***** Data in this exercise

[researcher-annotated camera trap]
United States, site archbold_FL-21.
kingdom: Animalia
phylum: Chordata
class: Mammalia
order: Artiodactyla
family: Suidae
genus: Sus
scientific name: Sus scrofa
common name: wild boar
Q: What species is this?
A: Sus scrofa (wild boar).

**********
***** Data in this exercise

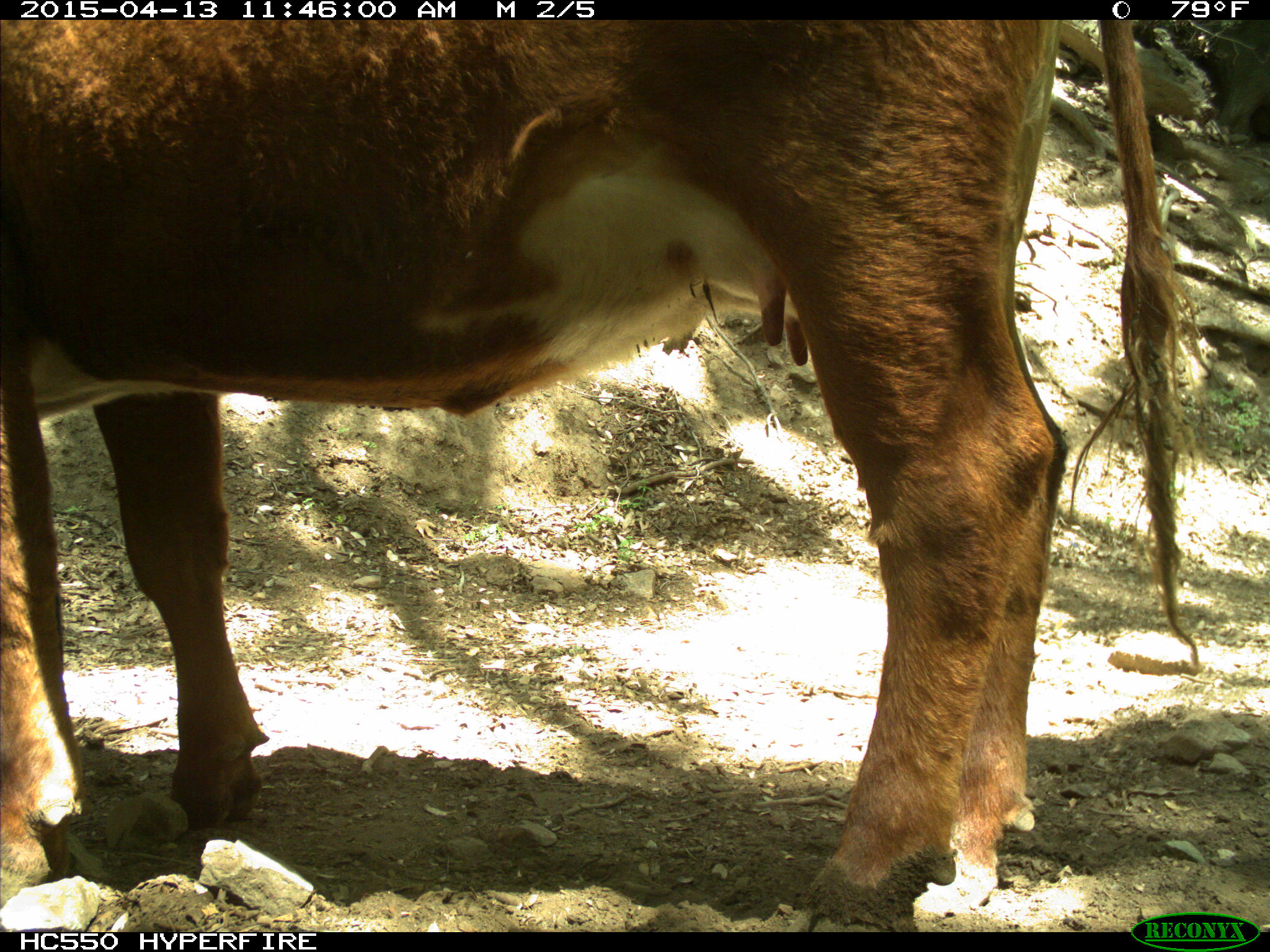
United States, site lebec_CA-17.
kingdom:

**********

### Task requirements
From the entries above, return exactly the line containing "[researcher-annotated camera trap]", the line containing "A: Sus scrofa (wild boar).", and all lines between, and nothing else.

### Exercise response
[researcher-annotated camera trap]
United States, site archbold_FL-21.
kingdom: Animalia
phylum: Chordata
class: Mammalia
order: Artiodactyla
family: Suidae
genus: Sus
scientific name: Sus scrofa
common name: wild boar
Q: What species is this?
A: Sus scrofa (wild boar).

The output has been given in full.